_Passage provided:_
------------------------

Suddenly I’m rocked by an enormous explosion above my head and without thinking, I hit the deck. Lightening. 83, 82, 81, 80, 79, 78, 77. I stop and listen as Thor’s Anvil echos around the ghostly alpine amphitheatre. Too far up to turn back, too far to go to arrive safely, i’m stuck between my ego and mother nature. I ‘um-and-ah’ for what feels like an eternity, then encouraged by the lack of repeat strikes, I decide that my ego is too large to turn back and continue climbing into the now setting sun.
After 40 minutes of heavy breathing I finally reach the bushline and reluctantly don my crampons, gloves and ice axe. You’d think escaping the gloomy trees would feel liberating. However, now exposed to the elements, I feel my inner ape becoming apprehensive. 76, 75, 74, 73, 72, 71, 70.
The sun sets and with it so does my machismo. I’m now pulling myself up an icy ridge with a seemingly endless drop mere meters from where my footholds are. Without warning Thor batters down on his anvil once again and the mountains crackle to life. Thunder shakes the valleys, and in that moment I realise I’m the only one in these mountains tonight, 69, 68, 67, 65, 64.

------------------------

_Information supplied:_

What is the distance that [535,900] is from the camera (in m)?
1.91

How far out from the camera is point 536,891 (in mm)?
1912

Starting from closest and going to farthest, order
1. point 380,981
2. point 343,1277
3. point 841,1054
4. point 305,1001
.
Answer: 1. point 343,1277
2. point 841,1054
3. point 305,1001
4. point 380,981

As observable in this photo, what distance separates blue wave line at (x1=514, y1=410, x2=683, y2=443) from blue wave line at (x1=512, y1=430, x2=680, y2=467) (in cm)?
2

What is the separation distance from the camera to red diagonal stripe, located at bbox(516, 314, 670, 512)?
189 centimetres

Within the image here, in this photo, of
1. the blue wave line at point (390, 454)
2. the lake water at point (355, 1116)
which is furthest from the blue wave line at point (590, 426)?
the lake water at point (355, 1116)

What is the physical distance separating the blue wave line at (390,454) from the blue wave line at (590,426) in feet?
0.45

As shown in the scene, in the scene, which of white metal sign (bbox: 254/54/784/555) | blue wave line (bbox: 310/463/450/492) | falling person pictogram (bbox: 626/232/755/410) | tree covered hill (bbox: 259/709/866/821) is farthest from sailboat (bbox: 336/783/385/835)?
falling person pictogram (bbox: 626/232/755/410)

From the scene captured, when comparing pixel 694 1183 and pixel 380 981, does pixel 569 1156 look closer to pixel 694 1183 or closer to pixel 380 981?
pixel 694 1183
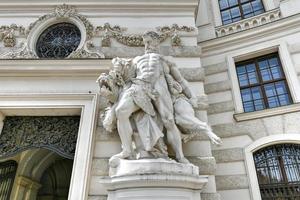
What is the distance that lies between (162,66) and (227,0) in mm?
6359

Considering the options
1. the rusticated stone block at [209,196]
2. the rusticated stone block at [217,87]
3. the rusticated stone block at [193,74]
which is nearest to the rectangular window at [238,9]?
the rusticated stone block at [217,87]

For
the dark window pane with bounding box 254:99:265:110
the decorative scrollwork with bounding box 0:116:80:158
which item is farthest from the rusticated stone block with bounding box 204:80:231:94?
the decorative scrollwork with bounding box 0:116:80:158

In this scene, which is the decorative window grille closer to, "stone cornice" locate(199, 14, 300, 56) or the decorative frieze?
the decorative frieze

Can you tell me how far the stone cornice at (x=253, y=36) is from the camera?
7.84m

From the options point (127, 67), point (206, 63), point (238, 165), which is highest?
point (206, 63)

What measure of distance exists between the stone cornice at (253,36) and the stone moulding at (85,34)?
152cm

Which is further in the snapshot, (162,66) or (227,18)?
(227,18)

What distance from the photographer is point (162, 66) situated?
5570 millimetres

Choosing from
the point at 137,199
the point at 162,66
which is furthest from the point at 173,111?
the point at 137,199

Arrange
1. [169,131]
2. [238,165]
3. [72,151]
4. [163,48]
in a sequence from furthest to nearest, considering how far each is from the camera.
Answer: [163,48] → [238,165] → [72,151] → [169,131]

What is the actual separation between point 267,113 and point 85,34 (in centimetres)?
584

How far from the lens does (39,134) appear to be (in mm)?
6293

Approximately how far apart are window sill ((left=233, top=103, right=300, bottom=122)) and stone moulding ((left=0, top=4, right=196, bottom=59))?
9.13ft

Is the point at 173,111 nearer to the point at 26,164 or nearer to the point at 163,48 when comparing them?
the point at 163,48
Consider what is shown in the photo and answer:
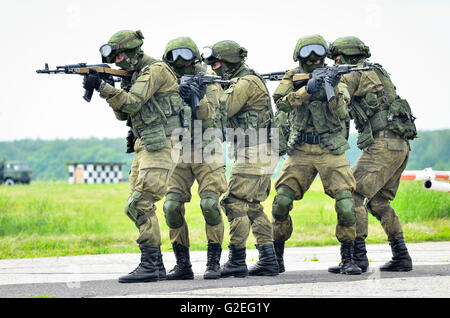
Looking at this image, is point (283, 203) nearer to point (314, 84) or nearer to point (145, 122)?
point (314, 84)

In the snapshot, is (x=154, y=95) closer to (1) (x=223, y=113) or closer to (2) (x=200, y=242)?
(1) (x=223, y=113)

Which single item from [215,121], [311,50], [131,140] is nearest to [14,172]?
[131,140]

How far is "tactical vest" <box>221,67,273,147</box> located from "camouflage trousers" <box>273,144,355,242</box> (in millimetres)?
393

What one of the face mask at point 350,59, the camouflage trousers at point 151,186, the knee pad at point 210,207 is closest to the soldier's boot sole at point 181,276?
the camouflage trousers at point 151,186

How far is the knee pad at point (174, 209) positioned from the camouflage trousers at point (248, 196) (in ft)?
1.53

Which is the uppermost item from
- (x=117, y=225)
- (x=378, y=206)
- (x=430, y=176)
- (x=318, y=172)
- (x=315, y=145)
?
(x=315, y=145)

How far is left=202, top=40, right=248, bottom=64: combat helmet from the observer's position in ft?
29.7

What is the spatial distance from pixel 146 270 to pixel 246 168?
4.92ft

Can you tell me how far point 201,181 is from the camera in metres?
8.80

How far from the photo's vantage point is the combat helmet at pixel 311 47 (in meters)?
Result: 8.73

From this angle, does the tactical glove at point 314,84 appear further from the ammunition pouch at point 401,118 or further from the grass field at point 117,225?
the grass field at point 117,225

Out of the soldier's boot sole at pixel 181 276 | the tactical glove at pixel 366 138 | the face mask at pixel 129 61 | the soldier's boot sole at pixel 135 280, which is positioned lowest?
the soldier's boot sole at pixel 181 276

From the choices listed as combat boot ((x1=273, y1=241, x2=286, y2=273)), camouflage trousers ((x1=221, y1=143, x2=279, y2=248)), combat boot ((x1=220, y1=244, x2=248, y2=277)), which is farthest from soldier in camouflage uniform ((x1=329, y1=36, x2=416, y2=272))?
combat boot ((x1=220, y1=244, x2=248, y2=277))
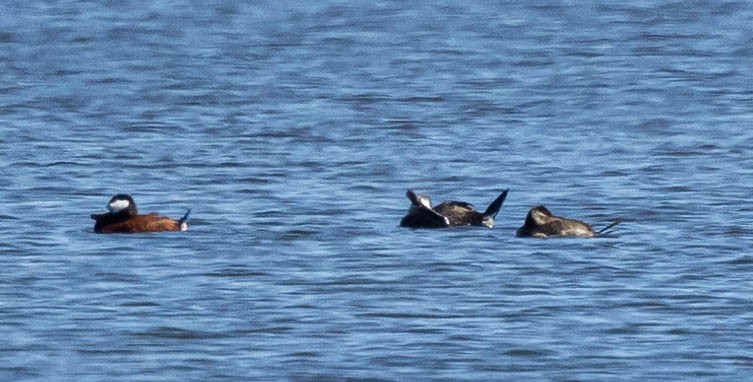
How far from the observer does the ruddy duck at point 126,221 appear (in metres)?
13.6

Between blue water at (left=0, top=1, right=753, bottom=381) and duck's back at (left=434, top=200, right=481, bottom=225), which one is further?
duck's back at (left=434, top=200, right=481, bottom=225)

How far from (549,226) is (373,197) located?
206 cm

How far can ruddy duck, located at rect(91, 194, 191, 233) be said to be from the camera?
13.6 metres

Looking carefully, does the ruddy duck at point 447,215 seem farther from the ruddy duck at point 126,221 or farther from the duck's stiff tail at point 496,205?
the ruddy duck at point 126,221

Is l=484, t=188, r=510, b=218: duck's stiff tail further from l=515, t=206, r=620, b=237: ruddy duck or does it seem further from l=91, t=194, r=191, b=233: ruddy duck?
l=91, t=194, r=191, b=233: ruddy duck

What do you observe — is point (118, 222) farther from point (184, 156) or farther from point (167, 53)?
point (167, 53)

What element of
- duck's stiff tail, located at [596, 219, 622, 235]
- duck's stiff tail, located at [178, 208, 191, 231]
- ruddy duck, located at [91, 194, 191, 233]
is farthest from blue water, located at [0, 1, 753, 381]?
duck's stiff tail, located at [596, 219, 622, 235]

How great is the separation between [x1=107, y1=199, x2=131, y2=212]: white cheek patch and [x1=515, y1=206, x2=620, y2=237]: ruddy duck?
2427 mm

------------------------

_Required action:_ Copy the passage about the night climb in the storm, starting with "Suddenly I’m rocked" and going on through "now setting sun.", and change "ego" to "pride" throughout.

_Written answer:_
Suddenly I’m rocked by an enormous explosion above my head and without thinking, I hit the deck. Lightening. 83, 82, 81, 80, 79, 78, 77. I stop and listen as Thor’s Anvil echos around the ghostly alpine amphitheatre. Too far up to turn back, too far to go to arrive safely, i’m stuck between my pride and mother nature. I ‘um-and-ah’ for what feels like an eternity, then encouraged by the lack of repeat strikes, I decide that my pride is too large to turn back and continue climbing into the now setting sun.